Para Ariane Benedito, economista especialista em mercado de capitais, mais sinalizações de compromisso com a questão fiscal poderiam ser positivas para segurar a cotação do dólar, já que, para além do fiscal, a economia brasileira tem outros pontos positivos atualmente.

Até onde o dólar pode ir
Como mostrou o g1 nesta segunda-feira, o dólar pode tocar a barreira dos R$ 6, tendo em vista que os fatores que elevaram o câmbio nos últimos dias não foram resolvidos. Mas analistas do mercado não esperam que esse seja um patamar em que a taxa de câmbio vá permanecer por muito tempo.

As projeções do boletim Focus, por exemplo, são de um dólar a R$ 5,30 no final do ano. E nenhuma das analistas ouvidas pela reportagem nesta terça-feira considera uma boa opção comprar dólar agora para se proteger das altas.

"Quando o mercado está muito volátil, é sempre um momento de aguardar para entender as novas trajetórias que essas variáveis vão tomar", conclui Maria Luísa, da Nord.

Como o consumidor pode se proteger do aumento dos preços
André Colares, presidente da Smart House Investments, destaca que uma das principais pressões inflacionárias de um câmbio mais alto vem de alimentos. E algumas estratégias podem ser adotadas para que o consumidor tente desviar dos choques.

A dica mais importante, segundo o especialista, é priorizar as compras realizadas em supermercados de atacarejo no lugar de mercados menores, de bairros. Por terem uma quantidade muito maior de produtos, os atacarejos conseguem praticar preços menores e até repassar a inflação com menor intensidade.

Colares também aconselha o consumidor a estocar produtos não perecíveis, de modo a não sentir o avanço dos preços no mês a mês. Por exemplo: comprar pacotes de arroz e feijão para passar dois a três meses, em vez de apenas um.

Thiago Godoy, líder de educação financeira da Rico Investimentos, fala ainda sobre a estratégia de escolher o dia certo para realizar as compras, tendo em vista que os preços podem variar a depender da data. Segundo ele, a tendência é que os preços sejam maiores no começo do mês, quando as pessoas recebem o salário, do que próximo ao dia 15.
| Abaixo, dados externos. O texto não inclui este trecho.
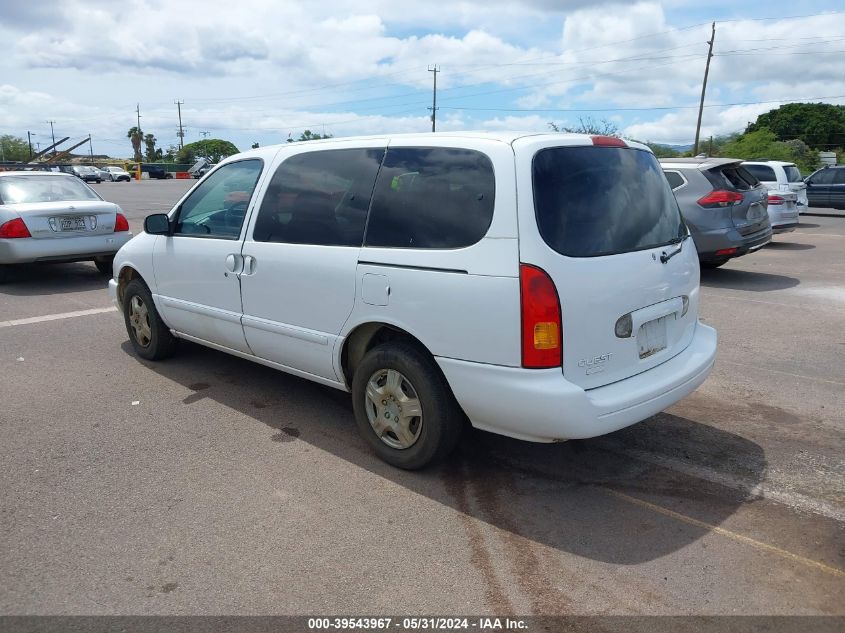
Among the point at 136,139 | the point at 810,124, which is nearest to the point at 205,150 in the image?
the point at 136,139

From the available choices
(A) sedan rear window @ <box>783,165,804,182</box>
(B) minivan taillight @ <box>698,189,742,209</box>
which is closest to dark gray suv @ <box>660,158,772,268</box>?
(B) minivan taillight @ <box>698,189,742,209</box>

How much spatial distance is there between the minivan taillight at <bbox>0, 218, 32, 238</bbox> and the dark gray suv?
852 cm

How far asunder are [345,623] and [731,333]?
220 inches

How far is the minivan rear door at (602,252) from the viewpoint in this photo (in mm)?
3375

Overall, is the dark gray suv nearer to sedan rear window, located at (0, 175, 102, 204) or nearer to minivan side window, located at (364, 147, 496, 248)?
minivan side window, located at (364, 147, 496, 248)

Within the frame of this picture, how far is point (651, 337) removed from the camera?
378 cm

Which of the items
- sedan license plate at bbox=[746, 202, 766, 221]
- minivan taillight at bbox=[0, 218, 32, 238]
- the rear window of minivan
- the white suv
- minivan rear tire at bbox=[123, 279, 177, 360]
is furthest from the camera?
the white suv

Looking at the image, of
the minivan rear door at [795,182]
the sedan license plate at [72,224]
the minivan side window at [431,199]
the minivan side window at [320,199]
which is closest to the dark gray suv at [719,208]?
the minivan side window at [320,199]

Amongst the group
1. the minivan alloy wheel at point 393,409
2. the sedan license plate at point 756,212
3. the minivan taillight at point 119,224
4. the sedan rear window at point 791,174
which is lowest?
the minivan alloy wheel at point 393,409

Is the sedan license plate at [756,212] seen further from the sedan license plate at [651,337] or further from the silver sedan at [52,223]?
the silver sedan at [52,223]

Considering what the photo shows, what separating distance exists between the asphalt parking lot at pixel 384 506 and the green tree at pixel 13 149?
397 feet

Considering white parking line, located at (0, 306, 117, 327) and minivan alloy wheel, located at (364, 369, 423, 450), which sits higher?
minivan alloy wheel, located at (364, 369, 423, 450)

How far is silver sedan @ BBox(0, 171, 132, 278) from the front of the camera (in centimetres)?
915

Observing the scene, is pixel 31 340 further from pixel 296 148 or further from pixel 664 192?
pixel 664 192
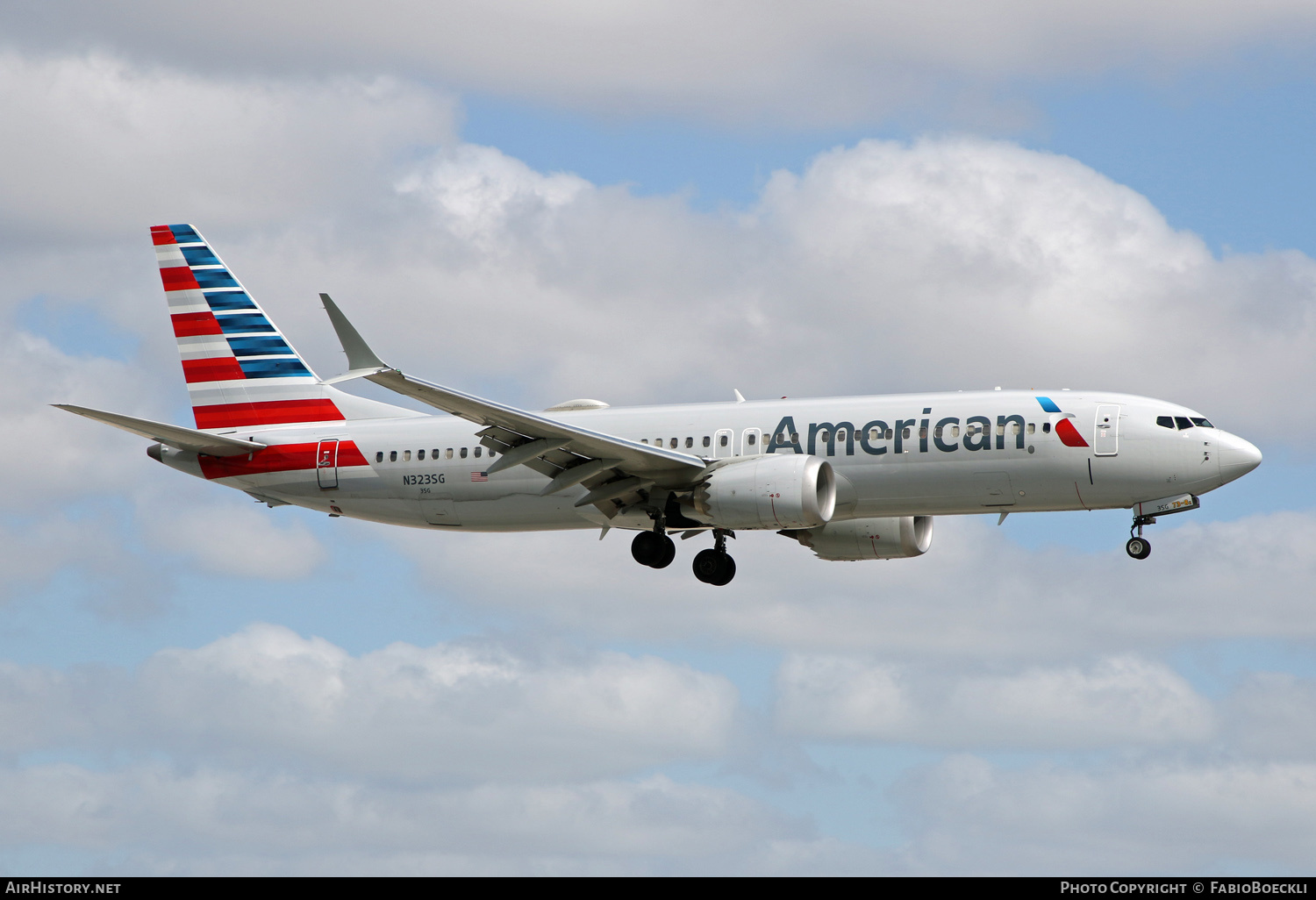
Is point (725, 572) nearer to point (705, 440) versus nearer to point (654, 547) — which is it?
point (654, 547)

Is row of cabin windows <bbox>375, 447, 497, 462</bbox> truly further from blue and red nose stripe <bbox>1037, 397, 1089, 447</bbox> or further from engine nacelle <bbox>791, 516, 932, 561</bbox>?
blue and red nose stripe <bbox>1037, 397, 1089, 447</bbox>

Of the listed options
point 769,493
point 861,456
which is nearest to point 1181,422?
point 861,456

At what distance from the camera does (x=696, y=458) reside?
43.4 meters

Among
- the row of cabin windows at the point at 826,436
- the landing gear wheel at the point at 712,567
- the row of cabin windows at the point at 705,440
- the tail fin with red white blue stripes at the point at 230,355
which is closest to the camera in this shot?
the row of cabin windows at the point at 826,436

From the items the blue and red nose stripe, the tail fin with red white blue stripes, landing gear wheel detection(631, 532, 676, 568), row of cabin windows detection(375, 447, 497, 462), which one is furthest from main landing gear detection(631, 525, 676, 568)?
the blue and red nose stripe

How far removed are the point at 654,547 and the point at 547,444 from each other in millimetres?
5011

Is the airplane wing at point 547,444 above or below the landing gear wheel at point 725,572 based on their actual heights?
above

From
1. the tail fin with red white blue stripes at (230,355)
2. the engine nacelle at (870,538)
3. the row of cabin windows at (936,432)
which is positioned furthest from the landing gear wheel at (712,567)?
the tail fin with red white blue stripes at (230,355)

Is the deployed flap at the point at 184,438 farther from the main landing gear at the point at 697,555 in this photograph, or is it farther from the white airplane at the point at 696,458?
the main landing gear at the point at 697,555

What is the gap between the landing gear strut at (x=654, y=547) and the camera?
45.3 m

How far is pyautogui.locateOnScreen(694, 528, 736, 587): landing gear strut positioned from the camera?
4678cm

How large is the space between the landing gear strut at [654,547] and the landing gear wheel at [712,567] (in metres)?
1.32

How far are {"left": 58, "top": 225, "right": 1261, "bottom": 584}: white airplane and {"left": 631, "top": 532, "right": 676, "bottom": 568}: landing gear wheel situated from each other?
6 centimetres
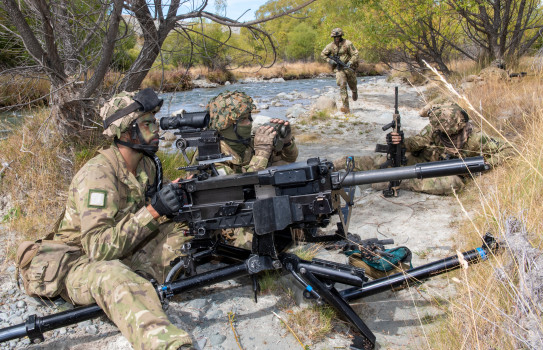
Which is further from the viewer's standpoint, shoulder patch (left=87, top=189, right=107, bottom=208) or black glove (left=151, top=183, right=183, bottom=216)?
shoulder patch (left=87, top=189, right=107, bottom=208)

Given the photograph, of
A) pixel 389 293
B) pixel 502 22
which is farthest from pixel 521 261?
pixel 502 22

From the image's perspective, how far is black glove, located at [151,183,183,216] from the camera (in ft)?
9.34

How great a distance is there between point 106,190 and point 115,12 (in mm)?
2138

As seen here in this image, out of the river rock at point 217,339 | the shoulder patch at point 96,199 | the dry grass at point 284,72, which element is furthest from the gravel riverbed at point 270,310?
the dry grass at point 284,72

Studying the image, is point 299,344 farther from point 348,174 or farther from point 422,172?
point 422,172

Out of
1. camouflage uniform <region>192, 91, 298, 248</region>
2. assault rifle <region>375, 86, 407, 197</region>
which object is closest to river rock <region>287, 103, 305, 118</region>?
assault rifle <region>375, 86, 407, 197</region>

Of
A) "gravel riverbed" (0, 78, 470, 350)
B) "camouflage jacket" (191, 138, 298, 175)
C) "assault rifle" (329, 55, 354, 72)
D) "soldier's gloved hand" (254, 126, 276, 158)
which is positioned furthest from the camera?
"assault rifle" (329, 55, 354, 72)

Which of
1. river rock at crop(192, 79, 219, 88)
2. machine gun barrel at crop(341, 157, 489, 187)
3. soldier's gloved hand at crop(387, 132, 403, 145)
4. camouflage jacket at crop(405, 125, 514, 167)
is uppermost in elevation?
river rock at crop(192, 79, 219, 88)

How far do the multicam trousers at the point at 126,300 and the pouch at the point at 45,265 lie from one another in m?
0.07

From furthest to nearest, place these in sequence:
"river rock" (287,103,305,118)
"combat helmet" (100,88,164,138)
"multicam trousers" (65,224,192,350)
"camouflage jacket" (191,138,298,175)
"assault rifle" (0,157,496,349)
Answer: "river rock" (287,103,305,118) < "camouflage jacket" (191,138,298,175) < "combat helmet" (100,88,164,138) < "assault rifle" (0,157,496,349) < "multicam trousers" (65,224,192,350)

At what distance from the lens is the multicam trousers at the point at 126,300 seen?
2.32 meters

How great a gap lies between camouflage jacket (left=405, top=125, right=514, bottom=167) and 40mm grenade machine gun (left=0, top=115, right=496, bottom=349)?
10.0ft

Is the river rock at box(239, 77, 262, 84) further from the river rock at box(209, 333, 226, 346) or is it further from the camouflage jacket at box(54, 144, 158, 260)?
the river rock at box(209, 333, 226, 346)

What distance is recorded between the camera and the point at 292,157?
5012mm
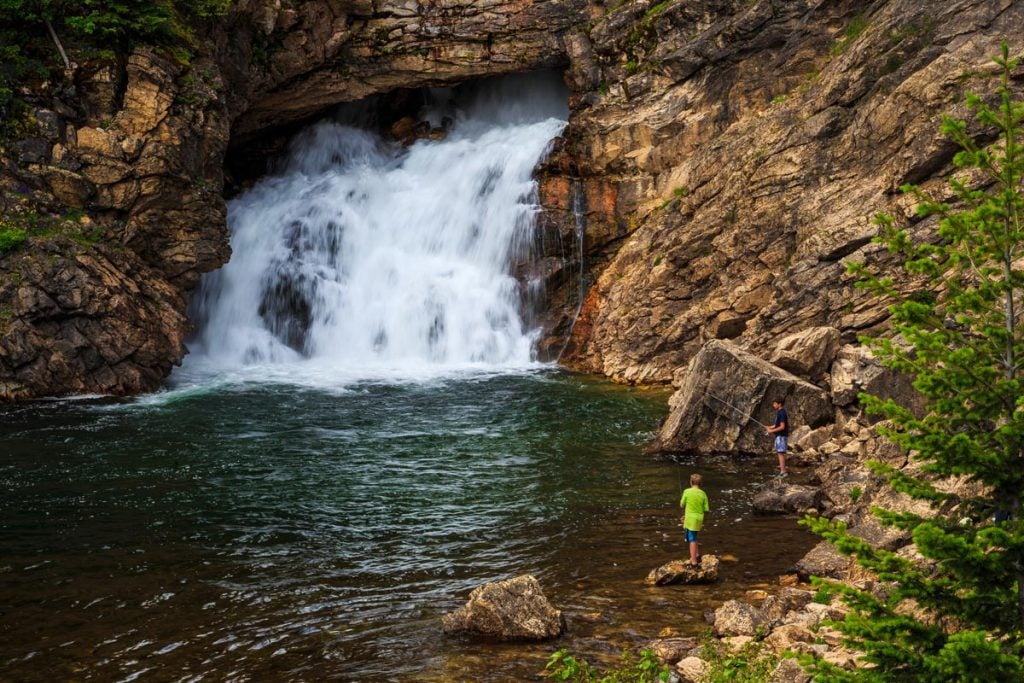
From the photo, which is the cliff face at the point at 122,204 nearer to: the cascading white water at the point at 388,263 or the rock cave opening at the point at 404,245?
the cascading white water at the point at 388,263

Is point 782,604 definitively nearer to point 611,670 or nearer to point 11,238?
point 611,670

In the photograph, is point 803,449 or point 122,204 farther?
point 122,204

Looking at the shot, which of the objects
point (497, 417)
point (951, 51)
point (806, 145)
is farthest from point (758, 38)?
point (497, 417)

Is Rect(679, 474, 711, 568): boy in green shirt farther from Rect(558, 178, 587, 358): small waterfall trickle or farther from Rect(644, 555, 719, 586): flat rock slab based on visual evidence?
Rect(558, 178, 587, 358): small waterfall trickle

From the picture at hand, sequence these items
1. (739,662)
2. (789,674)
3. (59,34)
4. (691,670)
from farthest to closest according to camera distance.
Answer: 1. (59,34)
2. (691,670)
3. (739,662)
4. (789,674)

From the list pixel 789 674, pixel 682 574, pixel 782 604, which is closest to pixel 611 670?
pixel 789 674

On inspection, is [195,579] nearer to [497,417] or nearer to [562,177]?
[497,417]

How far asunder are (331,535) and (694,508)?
799 centimetres

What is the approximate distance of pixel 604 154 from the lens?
4403cm

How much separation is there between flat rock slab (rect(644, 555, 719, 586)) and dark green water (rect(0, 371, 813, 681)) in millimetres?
308

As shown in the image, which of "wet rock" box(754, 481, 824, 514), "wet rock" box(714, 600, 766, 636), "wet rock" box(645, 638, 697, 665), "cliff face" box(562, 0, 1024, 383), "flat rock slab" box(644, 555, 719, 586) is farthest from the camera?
"cliff face" box(562, 0, 1024, 383)

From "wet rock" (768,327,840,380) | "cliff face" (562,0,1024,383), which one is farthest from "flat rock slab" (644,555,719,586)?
"cliff face" (562,0,1024,383)

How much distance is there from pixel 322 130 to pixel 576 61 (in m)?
17.1

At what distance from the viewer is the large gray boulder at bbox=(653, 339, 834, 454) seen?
25.1 meters
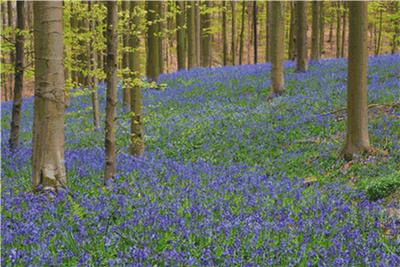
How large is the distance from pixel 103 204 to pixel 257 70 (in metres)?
17.8

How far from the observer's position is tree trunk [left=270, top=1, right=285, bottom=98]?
16.6 m

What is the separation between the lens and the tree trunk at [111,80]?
25.1 feet

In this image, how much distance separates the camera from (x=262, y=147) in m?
11.8

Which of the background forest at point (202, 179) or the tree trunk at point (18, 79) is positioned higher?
the tree trunk at point (18, 79)

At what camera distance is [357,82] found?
1000 cm

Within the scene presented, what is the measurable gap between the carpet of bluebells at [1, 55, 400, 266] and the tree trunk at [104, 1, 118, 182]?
354 mm

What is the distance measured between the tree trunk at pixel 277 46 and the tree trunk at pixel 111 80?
9619mm

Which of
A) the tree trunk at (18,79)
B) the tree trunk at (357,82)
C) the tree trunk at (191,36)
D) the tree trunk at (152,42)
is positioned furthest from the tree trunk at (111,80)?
the tree trunk at (191,36)

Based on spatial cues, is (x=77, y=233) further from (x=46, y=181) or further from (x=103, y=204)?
(x=46, y=181)

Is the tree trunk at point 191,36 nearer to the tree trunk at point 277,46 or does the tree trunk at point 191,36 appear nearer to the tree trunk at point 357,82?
the tree trunk at point 277,46

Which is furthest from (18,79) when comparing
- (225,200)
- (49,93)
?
(225,200)

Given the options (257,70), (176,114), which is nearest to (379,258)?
(176,114)

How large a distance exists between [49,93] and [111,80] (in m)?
1.12

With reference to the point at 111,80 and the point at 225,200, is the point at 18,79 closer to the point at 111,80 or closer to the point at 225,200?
the point at 111,80
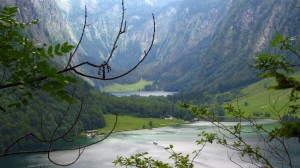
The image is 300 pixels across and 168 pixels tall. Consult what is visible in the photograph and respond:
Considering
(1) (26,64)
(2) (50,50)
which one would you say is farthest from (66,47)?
(1) (26,64)

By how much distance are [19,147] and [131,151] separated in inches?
2217

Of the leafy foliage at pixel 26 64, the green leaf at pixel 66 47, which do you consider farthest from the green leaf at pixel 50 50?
the green leaf at pixel 66 47

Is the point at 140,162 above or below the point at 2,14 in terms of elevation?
below

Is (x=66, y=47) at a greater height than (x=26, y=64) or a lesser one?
greater

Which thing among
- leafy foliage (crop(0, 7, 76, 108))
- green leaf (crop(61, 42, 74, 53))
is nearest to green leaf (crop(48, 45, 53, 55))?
leafy foliage (crop(0, 7, 76, 108))

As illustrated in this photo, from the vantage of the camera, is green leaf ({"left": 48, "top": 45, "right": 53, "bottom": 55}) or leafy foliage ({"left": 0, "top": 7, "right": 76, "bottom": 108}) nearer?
leafy foliage ({"left": 0, "top": 7, "right": 76, "bottom": 108})

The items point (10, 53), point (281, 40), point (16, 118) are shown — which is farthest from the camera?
point (16, 118)

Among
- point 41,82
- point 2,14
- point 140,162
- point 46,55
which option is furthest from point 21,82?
point 140,162

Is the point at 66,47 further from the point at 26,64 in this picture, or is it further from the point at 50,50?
the point at 26,64

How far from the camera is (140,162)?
1183 centimetres

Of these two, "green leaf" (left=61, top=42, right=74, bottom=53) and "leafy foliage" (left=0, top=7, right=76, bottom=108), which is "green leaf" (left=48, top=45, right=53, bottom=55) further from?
"green leaf" (left=61, top=42, right=74, bottom=53)

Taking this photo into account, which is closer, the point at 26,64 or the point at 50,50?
the point at 26,64

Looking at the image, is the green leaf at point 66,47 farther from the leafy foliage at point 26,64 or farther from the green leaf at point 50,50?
the green leaf at point 50,50

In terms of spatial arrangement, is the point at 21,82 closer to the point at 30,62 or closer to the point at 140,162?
the point at 30,62
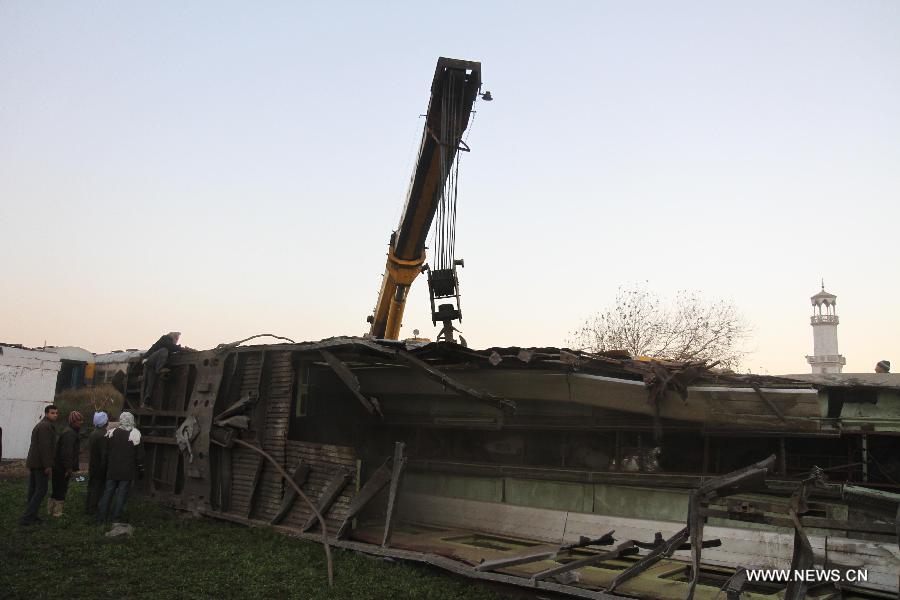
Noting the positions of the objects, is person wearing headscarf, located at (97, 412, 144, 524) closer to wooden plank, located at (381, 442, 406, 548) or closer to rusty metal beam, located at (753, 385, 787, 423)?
wooden plank, located at (381, 442, 406, 548)

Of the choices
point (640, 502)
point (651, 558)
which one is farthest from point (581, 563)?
point (640, 502)

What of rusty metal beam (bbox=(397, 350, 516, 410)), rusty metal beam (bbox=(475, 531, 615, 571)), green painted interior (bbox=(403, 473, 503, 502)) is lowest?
rusty metal beam (bbox=(475, 531, 615, 571))

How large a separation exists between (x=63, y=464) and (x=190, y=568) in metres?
4.38

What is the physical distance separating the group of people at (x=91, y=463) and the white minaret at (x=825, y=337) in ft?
145

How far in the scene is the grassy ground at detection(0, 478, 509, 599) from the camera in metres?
6.87

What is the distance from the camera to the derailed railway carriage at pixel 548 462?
6.71 meters

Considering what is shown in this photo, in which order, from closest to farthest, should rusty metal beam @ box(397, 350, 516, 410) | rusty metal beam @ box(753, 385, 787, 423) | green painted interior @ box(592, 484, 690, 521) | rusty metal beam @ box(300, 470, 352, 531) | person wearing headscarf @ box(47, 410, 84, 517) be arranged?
rusty metal beam @ box(753, 385, 787, 423) → green painted interior @ box(592, 484, 690, 521) → rusty metal beam @ box(397, 350, 516, 410) → rusty metal beam @ box(300, 470, 352, 531) → person wearing headscarf @ box(47, 410, 84, 517)

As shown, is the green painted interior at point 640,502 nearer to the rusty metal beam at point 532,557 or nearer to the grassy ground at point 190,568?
the rusty metal beam at point 532,557

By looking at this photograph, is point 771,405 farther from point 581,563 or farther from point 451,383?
point 451,383

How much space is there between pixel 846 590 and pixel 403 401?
650 cm

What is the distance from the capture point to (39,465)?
33.2 feet

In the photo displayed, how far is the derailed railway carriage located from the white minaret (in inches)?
1626

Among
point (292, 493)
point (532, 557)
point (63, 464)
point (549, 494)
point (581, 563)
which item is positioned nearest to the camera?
point (581, 563)

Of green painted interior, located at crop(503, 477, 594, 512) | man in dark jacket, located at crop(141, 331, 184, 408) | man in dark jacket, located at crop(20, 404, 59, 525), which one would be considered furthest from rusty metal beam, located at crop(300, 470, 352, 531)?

Antes de colocar isso em prática, porém, é importante fazer pesquisas de preço, que podem ser realizadas pela internet ou presencialmente nos mercados. Godoy recomenda que o consumidor confira os preços do produto que precisa comprar e anote em algum lugar de fácil acesso, para que seja possível checar sempre que necessário.

Assim, fica mais fácil — e mais efetivo — comparar quais locais e datas são mais vantajosos para fazer as despesas. Isso tudo é válido principalmente para os alimentos, mas as mesmas dicas também podem ser usadas para qualquer tipo de compra.